Jadwiga Dąbrowska
kl. VII
Sławatycze
Moje przeżycia wojenne
Gdy się wojna zaczęła, byłyśmy jeszcze małe. W pierwszy rok wojny chodziłam do pierwszej klasy. Do Polski wszedł najgorszy wróg, krwiożerca Polaków. On to nas gnębił bardzo, nie dawał nam się uczyć historii, geografii. Książki nam pozabierał, mapy i różne podręczniki. Trudno było nam żyć w niewoli. Ten straszny krwiożerca prześladował naród polski i nakładał duże podatki, kontyngenty. Ile ludzie zginęło, ile gdzieś na Majdanku lub w Oświęcimiu straciło życie przez to, że byli Polakami i pracowali dla wolnej i niepodległej Polski. Nasi bracia i siostry kryli się, gdyż łapali na robotę do Niemiec.

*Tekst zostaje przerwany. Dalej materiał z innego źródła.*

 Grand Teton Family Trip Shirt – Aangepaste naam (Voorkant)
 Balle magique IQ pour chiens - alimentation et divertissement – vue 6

Gdy był front, siedzieliśmy w okopie. Na drogach widać było, jak uciekali Niemcy. Radowaliśmy się bardzo, że wyjdzie straszny wróg i nie będzie gnębił i prześladował nas. Już w sobotę nie było widać żadnego Niemca, bo Rosjanie wypędzili strasznego wroga. Będziemy pracowali dla wolnej i niepodległej Polski.